AUFGABE 1 - Übernehmen Sie aus der Buchbesprechung zu „Silberschwingen“ den Abschnitt wortgetreu. Beginnen Sie bei den Worten, die „Ein ganz gewöhnliches“ enthalten, und enden Sie nach „Elemente und Formulierungen.“.
AUFGABE 2 - Erläutern Sie in ein bis drei Sätzen anhand der Buchbesprechung zu „Silberschwingen“, warum zu dem Zeitpunkt, als der Einstieg langweilte, noch kein Beitrag geschrieben worden wäre.
AUFGABE 3 - Schreiben Sie die Buchbesprechung zu „Silberschwingen“ im Anschluss an ihren letzten Satz weiter.

SEITENTEXT -
---*---

Dieser Beitrag lag nun über einem Jahr halbfertig im Entwurfsordner. Es fiel mir schwer ihn zu schreiben, doch ich wollte meine Gedanken zu „Silberschwingen“ nicht ungesagt lassen.

Silberschwingen ~ Emily Bold
Silberschwingen ~ Emily Bold

Der Anfang

Wäre es mein erstes Urban-Fantasy Jugendbuch gewesen, hätte mir der Einstieg möglicherweise gefallen: Junges Mädchen entdeckt wer sie wirklich ist. Beim ersten Lesen fand ich „Bis(s) zum Morgengrauen“ schließlich auch interessant, ein zweites Mal werde ich es im Gegensatz zu Kathi sicher nicht lesen. Inzwischen verdrehe ich beim Stichwort Glitzervampire auch die Augen.

Setting

Ein ganz gewöhnliches Mädchen, die eigentlich gar nicht so ist, wie alle anderen, aber doch als „normal“ bezeichnet wird, besucht die Schule. Dort gibt es die beste Freundin und auch den typischen Bad-Boy. Es beginnt nicht nur wie zahlreiche Jugendbücher, es las sich auch genau so, als hätte ich es bereits mehrfach gelesen. Nein, kein Plagiat, einfach eine neue Zusammensetzung bekannter Elemente und Formulierungen.

Abbruch?

Bereits als der Einstieg mich gelangweilt hatte, stellte sich mir die Frage, ob ich es abbreche. Einen Beitrag hätte ich zu diesem Zeitpunkt nicht geschrieben, denn ich habe es für sehr wahrscheinlich gehalten, dass die Geschichte etwas Neues bringt, mich noch überrascht und ich über den für mich langweiligen Anfang hätte hinwegsehen können. Es wäre dann eine Leseempfehlung für Einsteiger ins Genre geworden oder so ähnlich.

Nachdem ich das Buch also einige Tage hatte liegen lassen, stieg ich wieder ein und erkannte zu meiner Freude, dass ich genau an der Stelle aufgehört hatte, die mir noch das Gefühl gab, ich hätte es schon gelesen …

Leider ergab sich für mich dann ein neuer Kritikpunkt an der Geschichte …

Ob dieser allgemein wirklich neu ist, kann ich nicht sagen, die Diskussion ist es nicht.

---*---

AUSGEWÄHLTE ZEILEN -
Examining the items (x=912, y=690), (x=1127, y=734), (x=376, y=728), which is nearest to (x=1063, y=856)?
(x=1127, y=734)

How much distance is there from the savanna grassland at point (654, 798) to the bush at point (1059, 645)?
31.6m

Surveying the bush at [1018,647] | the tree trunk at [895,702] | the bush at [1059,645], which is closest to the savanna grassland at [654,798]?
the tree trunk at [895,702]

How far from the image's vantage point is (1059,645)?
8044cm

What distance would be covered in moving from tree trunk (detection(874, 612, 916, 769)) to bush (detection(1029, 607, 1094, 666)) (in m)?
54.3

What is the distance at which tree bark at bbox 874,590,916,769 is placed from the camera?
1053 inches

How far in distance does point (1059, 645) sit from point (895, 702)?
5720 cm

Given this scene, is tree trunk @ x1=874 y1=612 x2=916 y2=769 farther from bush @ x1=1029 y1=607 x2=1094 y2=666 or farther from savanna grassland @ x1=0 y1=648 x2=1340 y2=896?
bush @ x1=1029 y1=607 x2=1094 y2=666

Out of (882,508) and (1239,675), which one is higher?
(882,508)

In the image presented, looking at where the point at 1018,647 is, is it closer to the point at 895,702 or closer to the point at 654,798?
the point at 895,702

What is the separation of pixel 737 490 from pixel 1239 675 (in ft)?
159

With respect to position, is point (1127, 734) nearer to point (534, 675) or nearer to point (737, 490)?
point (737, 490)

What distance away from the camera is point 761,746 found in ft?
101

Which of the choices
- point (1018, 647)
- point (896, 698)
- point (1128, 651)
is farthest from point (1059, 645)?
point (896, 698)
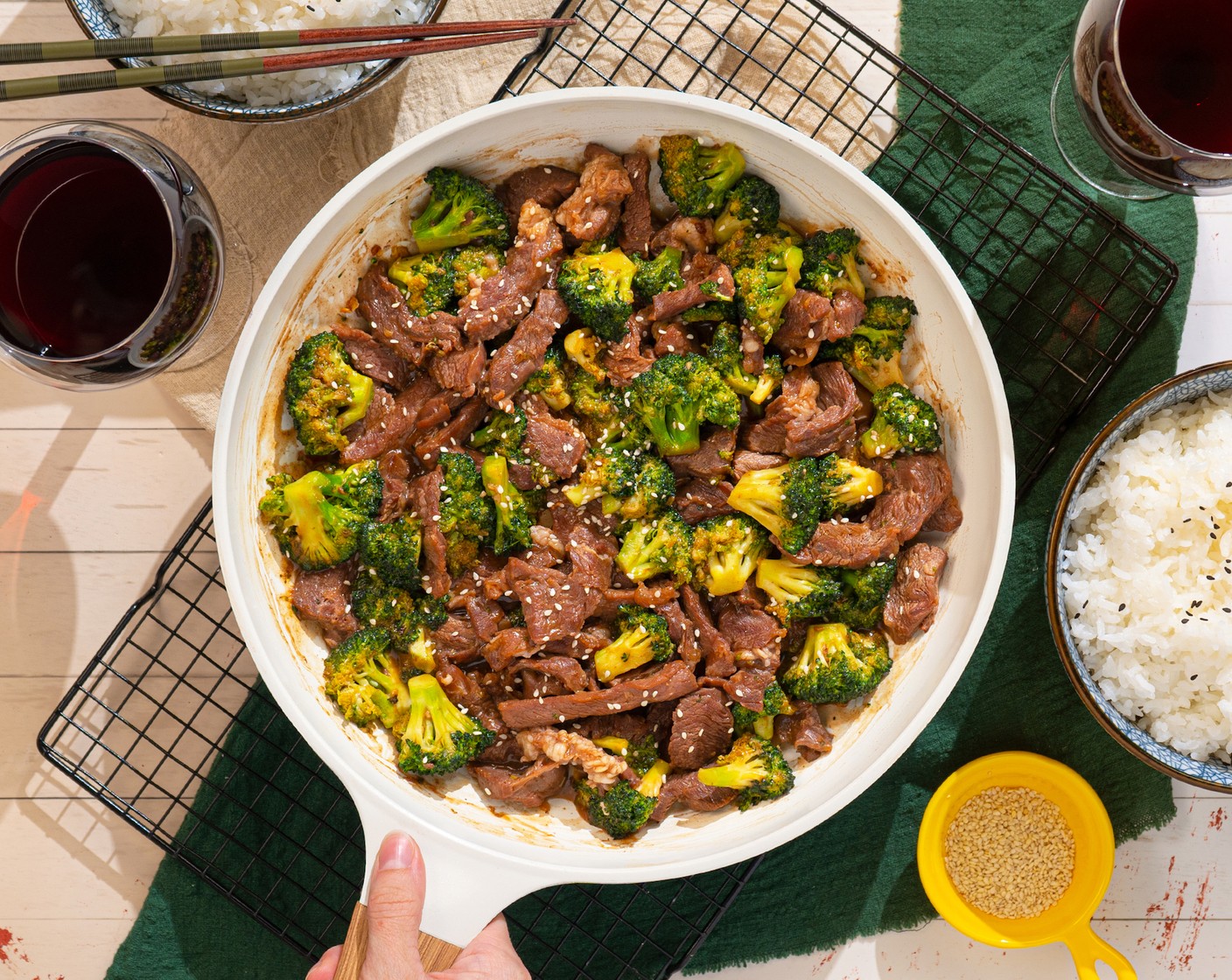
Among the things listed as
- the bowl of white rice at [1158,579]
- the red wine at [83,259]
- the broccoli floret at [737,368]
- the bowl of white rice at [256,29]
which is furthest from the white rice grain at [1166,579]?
the red wine at [83,259]

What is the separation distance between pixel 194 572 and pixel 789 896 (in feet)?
7.92

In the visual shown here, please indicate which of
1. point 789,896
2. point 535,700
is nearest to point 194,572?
point 535,700

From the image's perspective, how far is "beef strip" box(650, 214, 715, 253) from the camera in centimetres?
290

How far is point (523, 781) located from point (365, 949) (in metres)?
0.61

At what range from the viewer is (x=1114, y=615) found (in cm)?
308

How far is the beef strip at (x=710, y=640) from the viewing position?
2926 mm

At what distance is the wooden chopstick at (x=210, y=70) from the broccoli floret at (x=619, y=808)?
2173 mm

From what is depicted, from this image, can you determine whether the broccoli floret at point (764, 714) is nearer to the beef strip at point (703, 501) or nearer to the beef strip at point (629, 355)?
the beef strip at point (703, 501)

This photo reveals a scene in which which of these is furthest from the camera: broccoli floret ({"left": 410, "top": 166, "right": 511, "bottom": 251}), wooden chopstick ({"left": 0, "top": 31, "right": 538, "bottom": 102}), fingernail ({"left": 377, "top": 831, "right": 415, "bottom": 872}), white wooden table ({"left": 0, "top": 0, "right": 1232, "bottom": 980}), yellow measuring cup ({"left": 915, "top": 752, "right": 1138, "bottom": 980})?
white wooden table ({"left": 0, "top": 0, "right": 1232, "bottom": 980})

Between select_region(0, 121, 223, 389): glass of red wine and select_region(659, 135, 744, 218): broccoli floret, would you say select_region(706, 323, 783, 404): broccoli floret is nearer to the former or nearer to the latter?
Answer: select_region(659, 135, 744, 218): broccoli floret

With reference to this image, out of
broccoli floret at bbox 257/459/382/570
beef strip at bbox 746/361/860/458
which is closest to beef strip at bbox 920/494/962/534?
beef strip at bbox 746/361/860/458

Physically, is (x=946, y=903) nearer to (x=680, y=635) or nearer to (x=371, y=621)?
(x=680, y=635)

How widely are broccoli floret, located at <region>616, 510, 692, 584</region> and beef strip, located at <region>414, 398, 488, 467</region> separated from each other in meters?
0.59

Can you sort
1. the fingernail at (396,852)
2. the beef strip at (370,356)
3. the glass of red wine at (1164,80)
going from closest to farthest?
1. the fingernail at (396,852)
2. the glass of red wine at (1164,80)
3. the beef strip at (370,356)
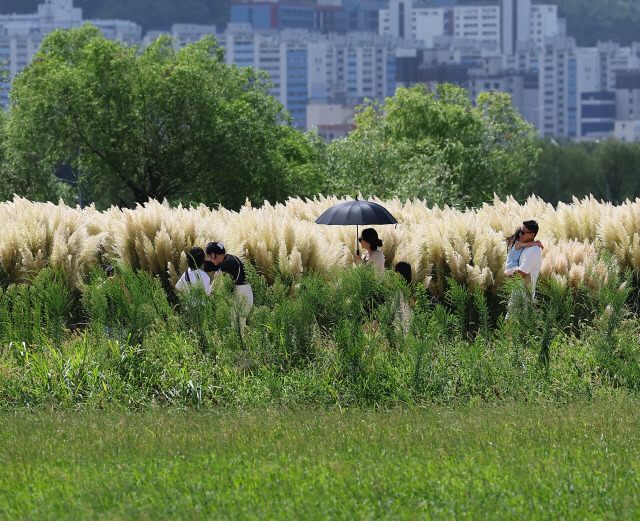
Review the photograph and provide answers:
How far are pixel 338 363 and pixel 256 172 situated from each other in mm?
26801

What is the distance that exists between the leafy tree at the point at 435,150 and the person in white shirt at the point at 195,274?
12149 mm

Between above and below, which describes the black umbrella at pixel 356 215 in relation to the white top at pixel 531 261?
above

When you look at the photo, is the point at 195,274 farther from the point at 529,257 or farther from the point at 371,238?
the point at 529,257

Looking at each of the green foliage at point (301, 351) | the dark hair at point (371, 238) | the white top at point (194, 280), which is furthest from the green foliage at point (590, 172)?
the green foliage at point (301, 351)

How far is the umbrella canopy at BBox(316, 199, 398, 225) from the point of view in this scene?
10148mm

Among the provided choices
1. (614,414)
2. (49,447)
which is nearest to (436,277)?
(614,414)

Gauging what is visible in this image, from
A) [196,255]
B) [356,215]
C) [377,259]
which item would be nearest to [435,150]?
[356,215]

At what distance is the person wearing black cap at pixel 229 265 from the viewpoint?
28.5 ft

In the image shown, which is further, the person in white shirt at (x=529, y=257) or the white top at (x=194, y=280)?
the person in white shirt at (x=529, y=257)

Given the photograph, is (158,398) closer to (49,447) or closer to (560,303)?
(49,447)

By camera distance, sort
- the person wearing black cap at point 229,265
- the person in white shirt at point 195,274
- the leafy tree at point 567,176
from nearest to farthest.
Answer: the person in white shirt at point 195,274 → the person wearing black cap at point 229,265 → the leafy tree at point 567,176

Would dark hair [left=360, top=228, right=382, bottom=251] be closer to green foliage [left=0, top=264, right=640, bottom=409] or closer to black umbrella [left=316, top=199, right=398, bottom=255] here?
black umbrella [left=316, top=199, right=398, bottom=255]

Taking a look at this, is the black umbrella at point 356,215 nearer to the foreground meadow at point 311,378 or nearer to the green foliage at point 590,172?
the foreground meadow at point 311,378

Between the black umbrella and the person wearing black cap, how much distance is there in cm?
162
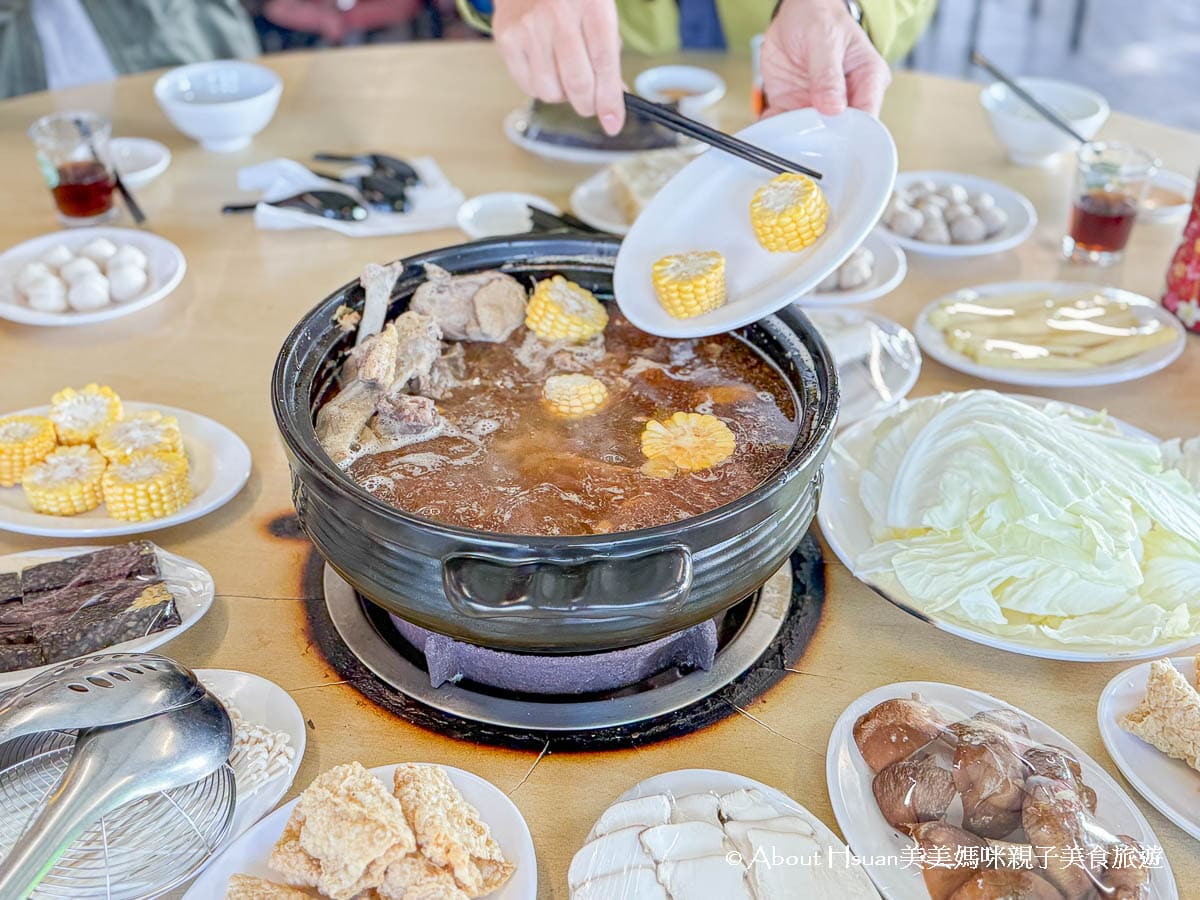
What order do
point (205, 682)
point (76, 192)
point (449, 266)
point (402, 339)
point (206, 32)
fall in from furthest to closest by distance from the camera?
point (206, 32) → point (76, 192) → point (449, 266) → point (402, 339) → point (205, 682)

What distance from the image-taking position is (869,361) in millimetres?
2006

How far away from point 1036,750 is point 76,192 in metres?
2.31

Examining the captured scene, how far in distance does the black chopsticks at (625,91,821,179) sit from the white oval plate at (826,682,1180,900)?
0.82 metres

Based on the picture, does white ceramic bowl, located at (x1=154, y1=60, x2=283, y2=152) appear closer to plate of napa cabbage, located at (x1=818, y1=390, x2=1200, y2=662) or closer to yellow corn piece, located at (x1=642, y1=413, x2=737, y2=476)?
yellow corn piece, located at (x1=642, y1=413, x2=737, y2=476)

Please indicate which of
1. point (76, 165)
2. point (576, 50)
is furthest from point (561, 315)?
point (76, 165)

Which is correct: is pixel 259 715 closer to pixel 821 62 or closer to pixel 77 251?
pixel 821 62

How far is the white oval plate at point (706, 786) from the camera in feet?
3.92

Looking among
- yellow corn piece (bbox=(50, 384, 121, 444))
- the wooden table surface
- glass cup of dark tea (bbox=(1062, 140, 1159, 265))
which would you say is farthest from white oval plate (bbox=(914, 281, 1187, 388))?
yellow corn piece (bbox=(50, 384, 121, 444))

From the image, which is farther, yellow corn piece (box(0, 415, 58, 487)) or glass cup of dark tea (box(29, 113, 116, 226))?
glass cup of dark tea (box(29, 113, 116, 226))

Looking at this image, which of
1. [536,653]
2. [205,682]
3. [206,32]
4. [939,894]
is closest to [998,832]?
[939,894]

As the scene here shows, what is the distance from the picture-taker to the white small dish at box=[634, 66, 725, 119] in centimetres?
301

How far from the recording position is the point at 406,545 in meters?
1.16

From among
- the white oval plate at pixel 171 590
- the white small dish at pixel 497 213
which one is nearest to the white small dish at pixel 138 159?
the white small dish at pixel 497 213

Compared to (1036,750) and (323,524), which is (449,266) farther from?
(1036,750)
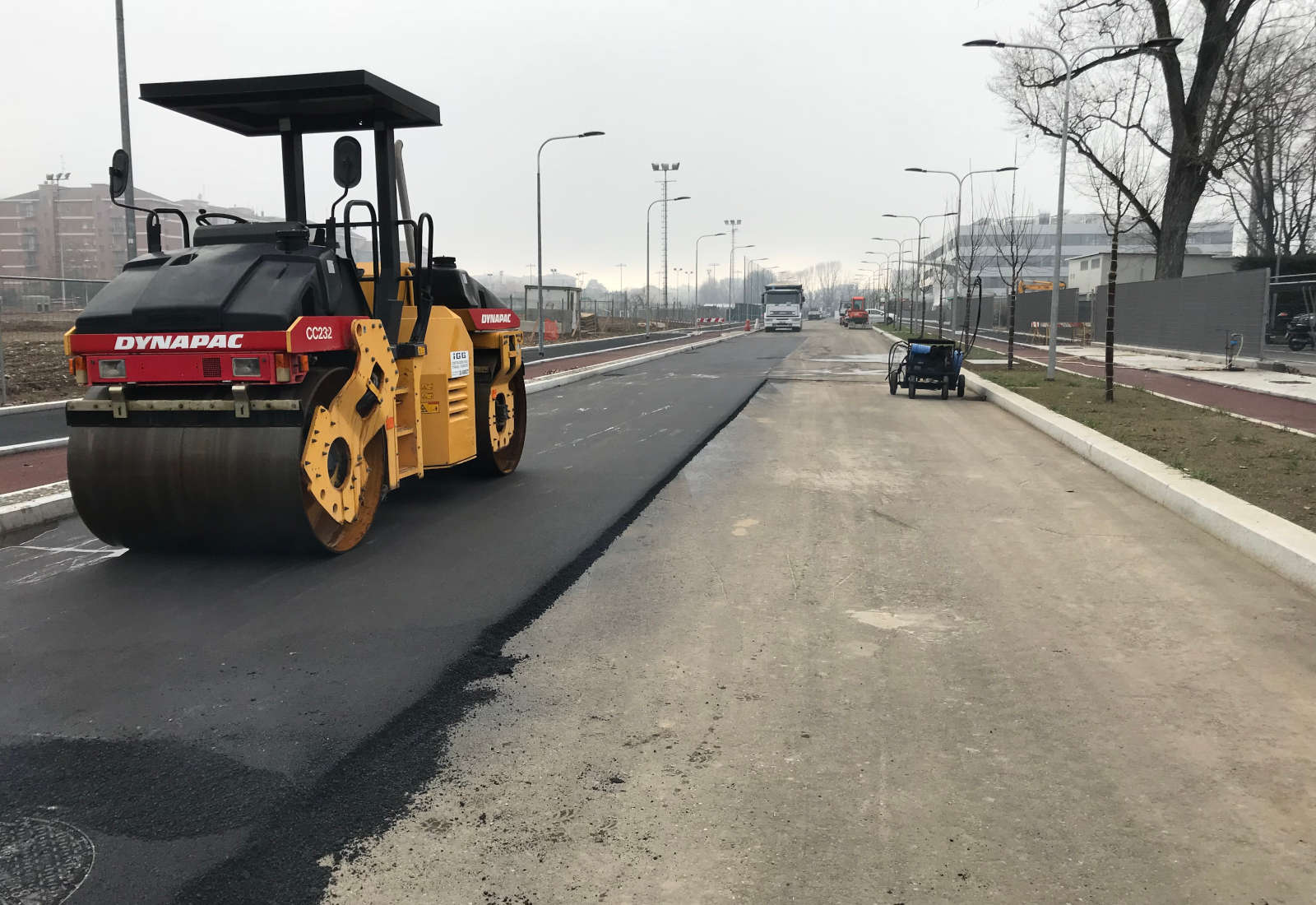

---*---

ANTWORT 1 -
Ein ganz gewöhnliches Mädchen, die eigentlich gar nicht so ist, wie alle anderen, aber doch als „normal“ bezeichnet wird, besucht die Schule. Dort gibt es die beste Freundin und auch den typischen Bad-Boy. Es beginnt nicht nur wie zahlreiche Jugendbücher, es las sich auch genau so, als hätte ich es bereits mehrfach gelesen. Nein, kein Plagiat, einfach eine neue Zusammensetzung bekannter Elemente und Formulierungen.

ANTWORT 2 - Zu diesem Zeitpunkt galt es als sehr wahrscheinlich, dass die Geschichte noch etwas Neues bringt und überrascht. Über den langweiligen Anfang hätte man dann hinwegsehen können. Ein Beitrag wäre dann eher eine Leseempfehlung für Einsteiger ins Genre geworden.

ANTWORT 3 -
Es stellte sich mir beim weiteren Lesen erneut die Frage, sollte ich abbrechen. Hätte ich gerne getan, ABER ich habe es dann tatsächlich zu Ende gelesen, um darüber schreiben zu können und zwar begründet kritisch. Ich hoffe sehr, dass mir das gelungen ist und Ihr meine Kritik nachvollziehen könnt, auch wenn Ihr meine Meinung selbstverständlich nicht teilen müsst.

Romantisierung von Machtmissbrauch

Ganz wichtig in diesem Kontext ist mir, dass es sich um einen Roman handelt, der vom Verlag für Leser ab 13 Jahren empfohlen wird. Wir reden hier nicht über ein Buch für Erwachsene, sondern von einer pubertierenden Zielgruppe. Junge Menschen, die ihre eigene Sexualität gerade erst entdecken und vielfach noch keine romantische Liebe erlebt haben. Junge Menschen, die neugierig auf die Liebe sind und deren Erwartungen an diese sich gerade ausbilden.

Welche Geschichten wollen wir diesen jungen Menschen erzählen?

Was ist romantisch? Was dürfen sie erwarten?

Wir können nicht vorhersagen, in welcher Form sie ihre erste Liebe erleben werden. Allerdings können wir ihnen sagen, dass sie sich nicht alles gefallen lassen müssen und es absolut nichts mit Romantik zu tun hat, wenn jemand sie scheiße behandelt.

Aus Hass soll Liebe werden?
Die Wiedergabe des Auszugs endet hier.